Jika ketiga aspek tersebut lebih mementingkan kehendak "pribadi", pada tingkat "diri pribadi", maka ada dimensi yang dapat dilihat secara vertikal. Ini merujuk pada pengalaman religius atau spiritual seperti yang dijelaskan oleh psikologi transpersonal (seperti, "pengalaman puncak" Maslow). Ini berarti apa yang disebut kebutuhan meta dan pengalaman kesatuan kosmik. Di bidang ini mungkin keinginan Frankl untuk merasakan diselesaikan ketika ia berbicara tentang "kekosongan eksistensial".
Psikosintesis menempel sangat penting untuk melatih kehendak dalam kesadaran diri sebagai pusat di mana keputusan sadar dapat terjadi. Dalam pengalaman pusat ini dalam kesadaran masa kini, pola perilaku dapat dikenali dari alam bawah sadar dan "dilakukan" menurut terminologi terapi Gestalt.
Keputusan dapat diambil atas inisiatif mereka sendiri yang tidak lagi didasarkan pada "tekad asing" yang dijelaskan oleh Fromm. Karena kesadaran akan pilihan ini, rasa tanggung jawab yang nyata dan baru dapat dikembangkan yang dapat menggabungkan semua aspek kehendak yang "kuat", "terampil", dan "baik".
Dalam praktiknya, ini berarti  klien berlatih dan dengan demikian belajar untuk berhenti secara sadar dan memperjelas  ia memiliki pilihan yang berbeda. Dari kesadaran ini, ia kemudian dapat secara sadar membuat keputusan. Konsekuensi dari ini adalah  ia bertindak lebih dan lebih, daripada bereaksi dari pola perilakunya (atau dari kepribadian sebagian).
Dengan demikian, pekerjaan terapeutik dapat terjadi dalam arti simbolis maupun dalam perkembangan alami manusia dalam proses pengembangan pribadi dan transpersonal: jalan dari "bayi" yang tidak disadari merespons ke "balita" yang menemukan kehendaknya (pribadi); perkembangan dari "balita" ke "kepribadian", yang secara sadar dapat bertindak dan bertindak atas kemauan mereka sendiri.
Dan akhirnya, pendewasaan manusia menjadi "orang dewasa yang sempurna" yang telah melampaui yang dianggap sebagai individu dan mengalami persatuan dengan keutuhan alam semesta. Ini, pada gilirannya, dapat dipertimbangkan dari perspektif proses evolusi yang mungkin untuk semua umat manusia, seperti yang mungkin diantisipasi oleh Lao Tzu.
Perenungan kehendak manusia tidak dapat dilakukan tanpa masuknya cinta, seperti yang diungkapkan dalam judul buku karya Rollo May yang disebut "Love and Will". Selain bukunya Fear of Freedom, Erich Fromm  menulis salah satu buku paling indah tentang cinta: "To love the art".
Bukan kebetulan  kita menggunakan kata cinta dalam budaya kita, seperti kata "kehendak", biasanya dalam bentuk yang terdistorsi. Kami  menyebutnya cinta ketika kondisi ditetapkan dalam suatu hubungan, ketika orang lain mengambil kepemilikan, yang dinyatakan dalam kecemburuan, yaitu ketika ketergantungan terlibat.

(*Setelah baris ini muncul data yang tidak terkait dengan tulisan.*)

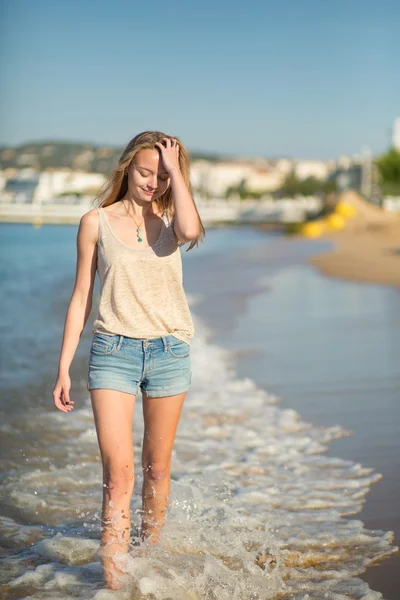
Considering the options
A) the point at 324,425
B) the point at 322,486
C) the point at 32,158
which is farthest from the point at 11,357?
the point at 32,158

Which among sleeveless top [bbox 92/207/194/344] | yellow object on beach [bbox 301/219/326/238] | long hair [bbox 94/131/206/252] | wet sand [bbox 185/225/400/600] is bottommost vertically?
yellow object on beach [bbox 301/219/326/238]

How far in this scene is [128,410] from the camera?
3.16 meters

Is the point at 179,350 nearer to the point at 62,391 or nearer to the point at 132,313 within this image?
the point at 132,313

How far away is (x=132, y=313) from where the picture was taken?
10.4 ft

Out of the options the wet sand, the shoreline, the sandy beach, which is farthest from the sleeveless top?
the sandy beach

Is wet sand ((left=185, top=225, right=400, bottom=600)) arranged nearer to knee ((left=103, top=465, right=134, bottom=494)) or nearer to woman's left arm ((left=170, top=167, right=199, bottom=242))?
knee ((left=103, top=465, right=134, bottom=494))

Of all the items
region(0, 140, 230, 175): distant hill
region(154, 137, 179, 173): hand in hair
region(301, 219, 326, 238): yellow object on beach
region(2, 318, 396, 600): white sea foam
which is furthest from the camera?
region(301, 219, 326, 238): yellow object on beach

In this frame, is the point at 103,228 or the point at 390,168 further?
the point at 390,168

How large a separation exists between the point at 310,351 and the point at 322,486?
4.34 meters

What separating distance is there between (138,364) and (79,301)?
0.34 meters

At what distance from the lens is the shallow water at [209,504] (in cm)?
337

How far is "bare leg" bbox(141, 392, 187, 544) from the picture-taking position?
3.27 meters

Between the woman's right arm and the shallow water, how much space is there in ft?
2.45

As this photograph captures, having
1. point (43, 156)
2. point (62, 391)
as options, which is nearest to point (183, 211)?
point (62, 391)
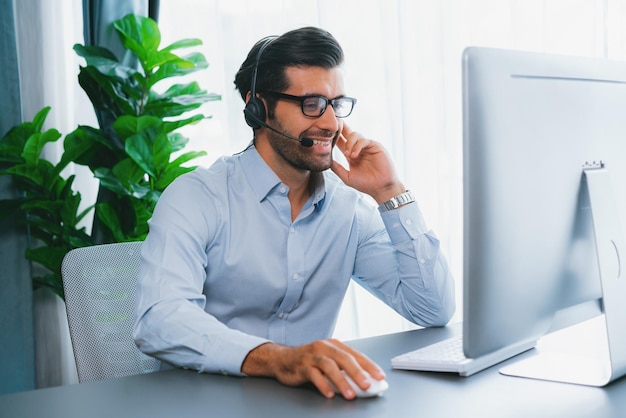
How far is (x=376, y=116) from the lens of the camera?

Kedua bentuk terdistorsi biasanya muncul dalam suatu konteks. Penyalahgunaan kehendak untuk berkuasa, pengaruh terhadap orang lain sering dikaitkan dengan penyalahgunaan cinta orang lain, yang  terdistorsi karena ketergantungannya pada itu. Memiliki cinta mencakup penampilan yang menyimpang dari keinginan dan cinta.

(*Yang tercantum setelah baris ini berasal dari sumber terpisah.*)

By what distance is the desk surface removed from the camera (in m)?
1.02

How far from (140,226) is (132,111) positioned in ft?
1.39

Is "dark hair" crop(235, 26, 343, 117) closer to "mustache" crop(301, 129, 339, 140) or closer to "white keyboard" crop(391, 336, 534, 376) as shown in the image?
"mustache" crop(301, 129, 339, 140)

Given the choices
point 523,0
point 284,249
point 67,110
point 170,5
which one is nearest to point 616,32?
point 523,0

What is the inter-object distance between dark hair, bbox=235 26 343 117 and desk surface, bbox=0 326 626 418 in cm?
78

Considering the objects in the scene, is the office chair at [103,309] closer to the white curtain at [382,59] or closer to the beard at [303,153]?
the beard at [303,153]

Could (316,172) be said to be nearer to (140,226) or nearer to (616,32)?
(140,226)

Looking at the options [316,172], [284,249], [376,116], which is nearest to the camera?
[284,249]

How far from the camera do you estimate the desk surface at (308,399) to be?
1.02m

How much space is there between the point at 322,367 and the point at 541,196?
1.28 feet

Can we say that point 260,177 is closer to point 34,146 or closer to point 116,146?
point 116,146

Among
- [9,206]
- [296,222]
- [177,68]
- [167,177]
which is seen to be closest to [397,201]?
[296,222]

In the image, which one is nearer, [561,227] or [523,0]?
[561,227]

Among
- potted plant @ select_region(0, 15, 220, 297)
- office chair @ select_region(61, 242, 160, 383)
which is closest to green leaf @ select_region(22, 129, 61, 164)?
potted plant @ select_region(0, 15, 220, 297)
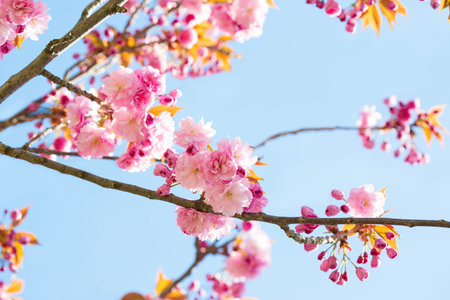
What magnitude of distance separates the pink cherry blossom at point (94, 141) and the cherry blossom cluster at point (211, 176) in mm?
398

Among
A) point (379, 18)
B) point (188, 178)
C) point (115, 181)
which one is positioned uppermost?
point (379, 18)

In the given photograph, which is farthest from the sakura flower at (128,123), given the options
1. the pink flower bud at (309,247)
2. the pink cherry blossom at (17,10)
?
the pink flower bud at (309,247)

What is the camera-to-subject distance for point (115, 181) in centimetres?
125

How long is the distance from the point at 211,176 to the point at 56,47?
0.67 metres

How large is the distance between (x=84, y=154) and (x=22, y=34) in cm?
56

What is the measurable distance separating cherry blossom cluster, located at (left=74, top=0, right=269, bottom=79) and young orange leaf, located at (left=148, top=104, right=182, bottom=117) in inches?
47.5

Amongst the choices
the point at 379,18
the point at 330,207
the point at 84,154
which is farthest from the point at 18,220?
the point at 379,18

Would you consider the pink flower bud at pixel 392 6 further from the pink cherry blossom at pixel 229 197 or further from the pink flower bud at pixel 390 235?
the pink cherry blossom at pixel 229 197

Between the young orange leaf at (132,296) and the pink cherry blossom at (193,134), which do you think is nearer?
the pink cherry blossom at (193,134)

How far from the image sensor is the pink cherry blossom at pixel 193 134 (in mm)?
1466

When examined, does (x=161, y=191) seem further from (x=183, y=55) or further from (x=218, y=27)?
(x=183, y=55)

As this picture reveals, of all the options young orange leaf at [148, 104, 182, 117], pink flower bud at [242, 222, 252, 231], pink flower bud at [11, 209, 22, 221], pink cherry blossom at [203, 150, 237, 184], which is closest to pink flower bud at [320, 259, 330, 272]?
pink cherry blossom at [203, 150, 237, 184]

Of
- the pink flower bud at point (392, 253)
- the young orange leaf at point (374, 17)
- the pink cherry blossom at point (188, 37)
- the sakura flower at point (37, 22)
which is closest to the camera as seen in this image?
the pink flower bud at point (392, 253)

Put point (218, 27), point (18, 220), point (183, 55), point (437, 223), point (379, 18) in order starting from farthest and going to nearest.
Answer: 1. point (183, 55)
2. point (18, 220)
3. point (218, 27)
4. point (379, 18)
5. point (437, 223)
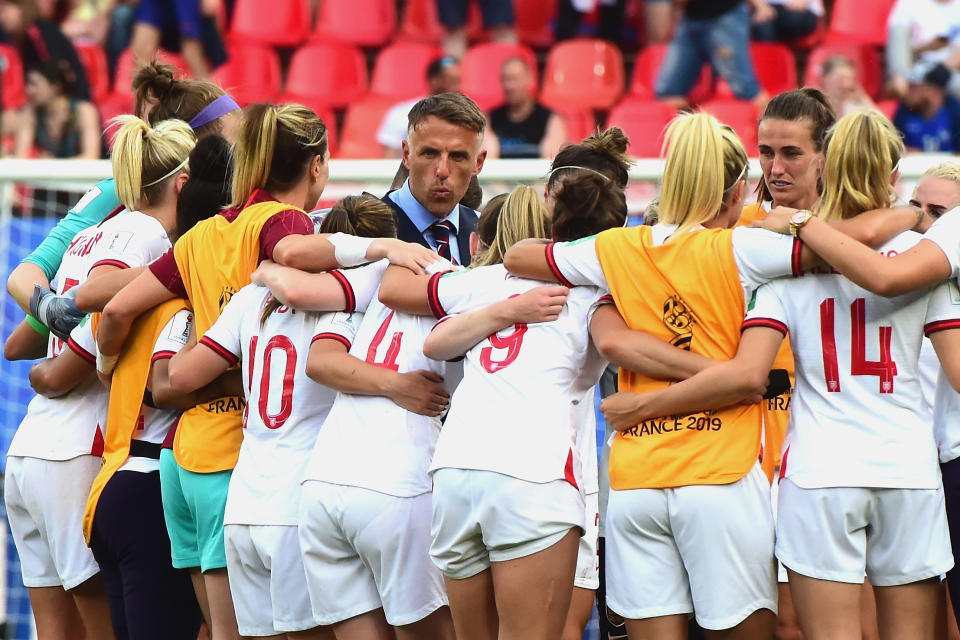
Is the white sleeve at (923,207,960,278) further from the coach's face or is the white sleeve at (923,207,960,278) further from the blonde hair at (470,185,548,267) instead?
the coach's face

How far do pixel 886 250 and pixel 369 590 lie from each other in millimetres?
1812

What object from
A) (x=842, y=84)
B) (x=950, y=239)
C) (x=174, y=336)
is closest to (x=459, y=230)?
(x=174, y=336)

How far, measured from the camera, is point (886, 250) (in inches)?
137

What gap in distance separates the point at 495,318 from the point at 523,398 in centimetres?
25

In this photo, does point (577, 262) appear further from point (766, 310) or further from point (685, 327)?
point (766, 310)

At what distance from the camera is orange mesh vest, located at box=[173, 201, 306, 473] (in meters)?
4.19

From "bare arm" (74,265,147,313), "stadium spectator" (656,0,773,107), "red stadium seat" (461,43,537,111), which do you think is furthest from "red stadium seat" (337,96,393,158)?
"bare arm" (74,265,147,313)

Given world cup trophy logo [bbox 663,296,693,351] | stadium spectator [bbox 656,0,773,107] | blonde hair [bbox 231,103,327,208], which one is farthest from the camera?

Cinta dalam arti sebenarnya tidak menimbulkan kondisi. Cinta ini  termasuk cinta untuk diri sendiri, yang  sering disalahartikan sebagai egoisme.

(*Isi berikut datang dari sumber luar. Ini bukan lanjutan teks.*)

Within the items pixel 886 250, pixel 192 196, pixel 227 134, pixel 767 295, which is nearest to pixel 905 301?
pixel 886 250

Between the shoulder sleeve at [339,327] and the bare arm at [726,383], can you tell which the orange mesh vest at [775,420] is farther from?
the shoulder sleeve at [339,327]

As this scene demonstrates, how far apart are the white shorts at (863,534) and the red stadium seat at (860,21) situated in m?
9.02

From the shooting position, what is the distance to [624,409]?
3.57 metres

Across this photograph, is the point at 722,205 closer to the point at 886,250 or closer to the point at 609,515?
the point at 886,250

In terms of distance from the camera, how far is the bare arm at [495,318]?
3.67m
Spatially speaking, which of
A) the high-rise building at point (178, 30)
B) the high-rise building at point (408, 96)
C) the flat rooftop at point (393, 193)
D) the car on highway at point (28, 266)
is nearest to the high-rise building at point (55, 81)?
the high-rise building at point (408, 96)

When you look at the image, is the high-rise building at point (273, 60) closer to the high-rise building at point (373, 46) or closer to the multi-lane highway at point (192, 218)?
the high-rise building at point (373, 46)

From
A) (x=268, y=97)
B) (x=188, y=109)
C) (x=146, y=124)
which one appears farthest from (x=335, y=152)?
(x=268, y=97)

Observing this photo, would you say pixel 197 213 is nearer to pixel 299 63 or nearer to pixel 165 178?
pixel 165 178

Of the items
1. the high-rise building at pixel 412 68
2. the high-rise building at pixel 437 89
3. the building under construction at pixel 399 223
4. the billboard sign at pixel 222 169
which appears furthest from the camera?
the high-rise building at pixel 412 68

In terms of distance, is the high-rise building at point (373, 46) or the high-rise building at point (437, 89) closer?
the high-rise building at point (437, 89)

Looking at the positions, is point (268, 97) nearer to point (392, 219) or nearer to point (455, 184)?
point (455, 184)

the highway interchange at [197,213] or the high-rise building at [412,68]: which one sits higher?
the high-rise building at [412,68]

Sementara kehendak memungkinkan individualitas manusia menjadi mungkin, cinta tanpa syarat menyampaikan kepada manusia  ia bukan makhluk yang terpisah, tetapi bagian dari keseluruhan yang lebih besar. Fakta ini tidak hanya menjadi pusat ajaran mereka dalam cara-cara Timur seperti Lao Tzu dan Buddha, tetapi  dalam pesan Kristen awal tentang "Kasihilah sesamamu manusia seperti dirimu sendiri."